The night after the walk we all gathered in the local elementary school for a feed to commemorate Carter Camp’s life. I sat and spoke to Vic about resistance, and the Lakota identity. He said that right now the battle is for the water. That pipelines like the Keystone XL are threatening their way of life.
“You know that we’re indigenous peoples. We’re of the land. It’s our duty to protect our mother. And Earth, she’s weeping right now.”
The drums shook the floorboards as people waited in line for their bowl of buffalo soup. The gym had “Warriors” in big red letters on the wall.
He leaned close to me.
“We’re the biggest threat to the United States Government. You know why?”
The people sat in bleachers eating and laughing. I shook my head.

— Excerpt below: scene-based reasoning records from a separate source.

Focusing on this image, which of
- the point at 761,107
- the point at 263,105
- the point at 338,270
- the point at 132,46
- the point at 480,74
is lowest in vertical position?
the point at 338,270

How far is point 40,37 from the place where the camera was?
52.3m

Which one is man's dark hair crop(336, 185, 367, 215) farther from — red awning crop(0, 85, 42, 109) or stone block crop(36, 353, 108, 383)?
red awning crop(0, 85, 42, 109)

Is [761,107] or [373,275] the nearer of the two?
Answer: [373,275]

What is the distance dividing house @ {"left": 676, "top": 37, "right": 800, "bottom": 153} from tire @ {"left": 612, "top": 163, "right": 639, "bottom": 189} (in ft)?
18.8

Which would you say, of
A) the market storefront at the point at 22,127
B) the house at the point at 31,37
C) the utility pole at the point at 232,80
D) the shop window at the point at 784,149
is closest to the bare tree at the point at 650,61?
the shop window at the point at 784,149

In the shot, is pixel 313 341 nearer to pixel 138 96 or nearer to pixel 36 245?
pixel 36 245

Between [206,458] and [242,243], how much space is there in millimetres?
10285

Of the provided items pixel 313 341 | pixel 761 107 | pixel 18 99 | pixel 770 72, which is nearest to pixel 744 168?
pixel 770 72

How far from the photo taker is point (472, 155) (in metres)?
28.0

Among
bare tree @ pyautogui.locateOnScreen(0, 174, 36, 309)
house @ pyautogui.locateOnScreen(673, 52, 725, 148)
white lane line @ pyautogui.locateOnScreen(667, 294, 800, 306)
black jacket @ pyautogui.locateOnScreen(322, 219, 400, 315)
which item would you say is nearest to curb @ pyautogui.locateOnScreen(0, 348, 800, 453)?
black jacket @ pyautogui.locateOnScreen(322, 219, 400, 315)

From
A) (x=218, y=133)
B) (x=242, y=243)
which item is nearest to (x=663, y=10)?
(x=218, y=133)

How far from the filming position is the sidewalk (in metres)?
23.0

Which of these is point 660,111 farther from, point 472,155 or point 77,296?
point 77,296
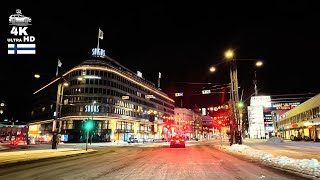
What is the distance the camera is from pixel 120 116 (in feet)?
281

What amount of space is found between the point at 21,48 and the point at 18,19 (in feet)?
25.2

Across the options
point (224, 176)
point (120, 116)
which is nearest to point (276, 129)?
point (120, 116)

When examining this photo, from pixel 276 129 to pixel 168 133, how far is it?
49364 mm

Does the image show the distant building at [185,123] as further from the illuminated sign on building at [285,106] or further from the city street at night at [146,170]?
the city street at night at [146,170]

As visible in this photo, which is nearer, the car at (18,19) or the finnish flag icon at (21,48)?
the finnish flag icon at (21,48)

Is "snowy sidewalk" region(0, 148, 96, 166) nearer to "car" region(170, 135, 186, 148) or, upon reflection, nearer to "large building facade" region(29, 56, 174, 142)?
"car" region(170, 135, 186, 148)

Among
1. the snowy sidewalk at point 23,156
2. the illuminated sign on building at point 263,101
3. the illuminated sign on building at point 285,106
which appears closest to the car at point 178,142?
the snowy sidewalk at point 23,156

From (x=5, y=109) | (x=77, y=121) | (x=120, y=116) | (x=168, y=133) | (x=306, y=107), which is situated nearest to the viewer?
(x=306, y=107)

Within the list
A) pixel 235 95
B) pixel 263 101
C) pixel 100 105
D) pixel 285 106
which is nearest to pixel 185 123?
pixel 285 106

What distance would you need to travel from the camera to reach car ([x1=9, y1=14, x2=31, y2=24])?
34344mm

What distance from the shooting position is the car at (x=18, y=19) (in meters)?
34.3

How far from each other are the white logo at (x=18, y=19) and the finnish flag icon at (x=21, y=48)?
5710 millimetres

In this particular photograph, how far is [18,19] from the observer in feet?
117

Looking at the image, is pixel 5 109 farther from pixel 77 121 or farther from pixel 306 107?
pixel 306 107
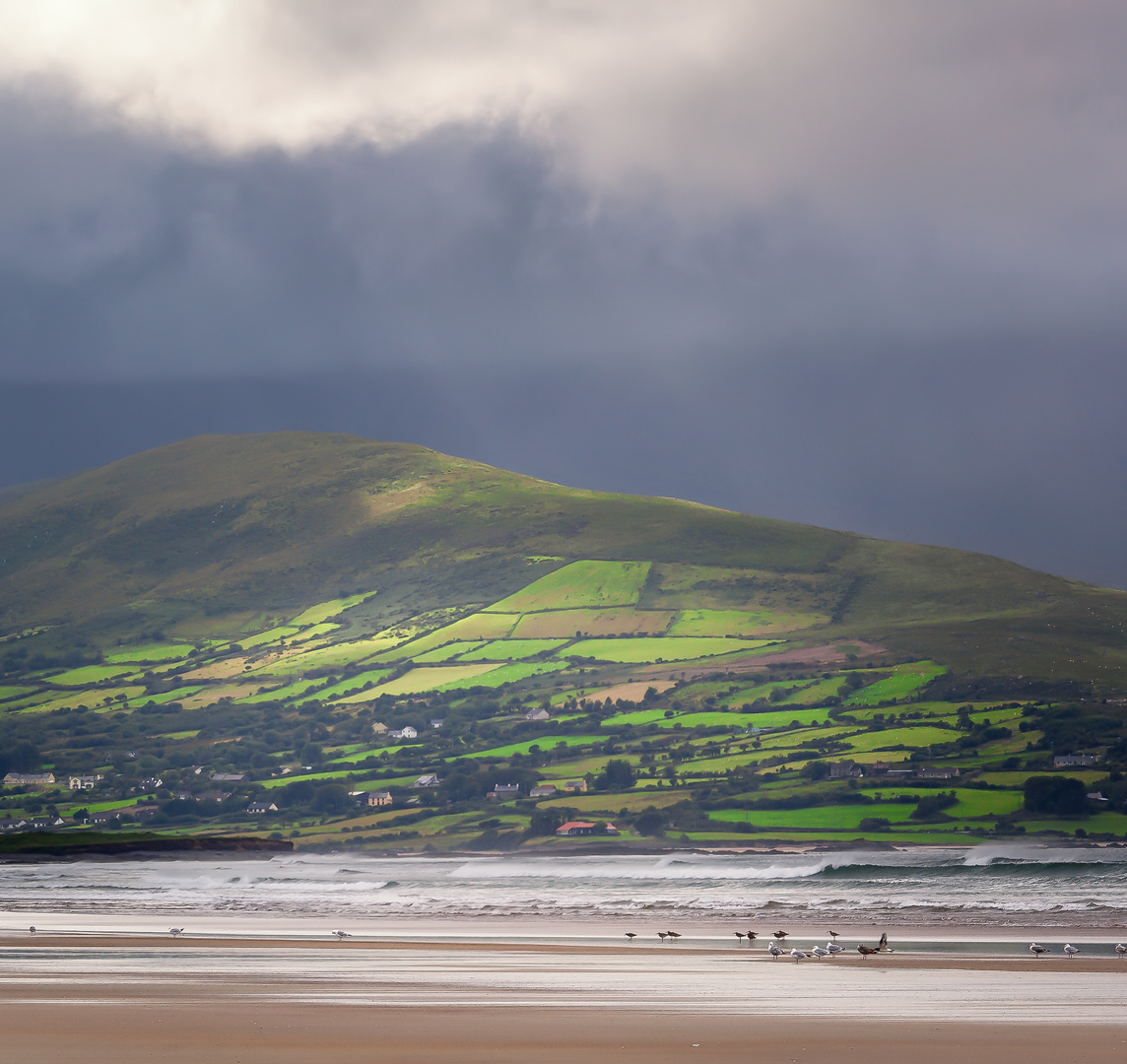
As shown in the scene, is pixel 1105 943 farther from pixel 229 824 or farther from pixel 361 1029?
pixel 229 824

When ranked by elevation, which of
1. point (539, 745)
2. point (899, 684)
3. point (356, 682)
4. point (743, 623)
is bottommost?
point (539, 745)

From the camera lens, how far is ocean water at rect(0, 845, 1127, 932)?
159ft

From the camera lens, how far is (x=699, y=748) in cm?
13800

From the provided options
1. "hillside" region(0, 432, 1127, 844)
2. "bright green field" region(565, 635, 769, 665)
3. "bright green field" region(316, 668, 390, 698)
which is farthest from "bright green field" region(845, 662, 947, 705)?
"bright green field" region(316, 668, 390, 698)

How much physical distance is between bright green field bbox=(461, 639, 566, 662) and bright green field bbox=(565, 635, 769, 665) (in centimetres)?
443

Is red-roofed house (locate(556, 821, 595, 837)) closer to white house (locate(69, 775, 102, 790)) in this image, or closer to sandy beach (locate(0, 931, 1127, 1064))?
white house (locate(69, 775, 102, 790))

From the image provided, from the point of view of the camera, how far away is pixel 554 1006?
Result: 885 inches

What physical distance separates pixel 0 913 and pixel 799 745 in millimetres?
93927

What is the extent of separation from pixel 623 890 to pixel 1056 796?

“Because, we have another way to see the world,” he points east, “Out there, they only see the world through a financial lens. And that’s all they know. One way to see the world.”
“They think they’re free, but that’s not freedom. We’re free because we know there’s another way to live, and that’s why we’re dangerous.”
He flattened his palms on the table and pushed himself up.
The line for food was gone and the veterans of Wound Knee were asked to take the center of the gym. Drummers played and people filed around to shake the veterans hands and embrace them. An old hunched veteran shook the hand of a woman forty years his junior. She carried an infant on her shoulder. The veteran shook the woman’s hand in both of his and looked up at the baby. The Wounded Knee veteran reached his arms up, cradled the babies hands in his own, and shook them as well.